When I am having a mountain top experience and know that the valley is just around the corner. And when I’m in the valley I know that all I have to do is look up. Like the country gospel song says, “God of the mountain is still God in the valley.”
Enjoying the lasts also brought me to a time of reminiscing about the firsts. When I dropped my oldest child off at preschool for the first time he darted off to play with barely a wave goodbye. As I slowly walked back to my car I waited for that little, “Momma, don’t leave me.” It never came. Instead I sat in my car until my tears dried enough so I could drive home.
Excitedly I picked my son up after three long hours of waiting for school to end, only to have him cry to stay longer. I was devastated.

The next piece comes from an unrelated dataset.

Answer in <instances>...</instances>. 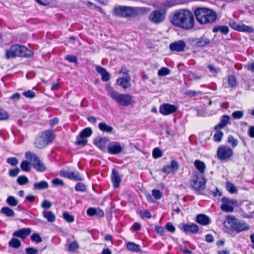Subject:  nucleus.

I thought about the first time I could go grocery shopping by myself after my second child started preschool. Thinking of all the things I could get done while she was at school. Things get easier with the second child.
I thought back to the first note my son, now a music education major at Dixie State College, played out of his rented trumpet when he was in the sixth grade. I remember yelling from the kitchen, “Who let the elephant in the house?”
As we move to the next phase of parenting adults, as opposed to children, I’m reminded of Proverbs 22:6, which reads: “Train up a child in the way he should go, and when he is old he will not turn from it.”
In time we will again experience those firsts. Though I’m not pushing it, we will someday have a child get married, and have a first grandchild. It’s called the cycle of life.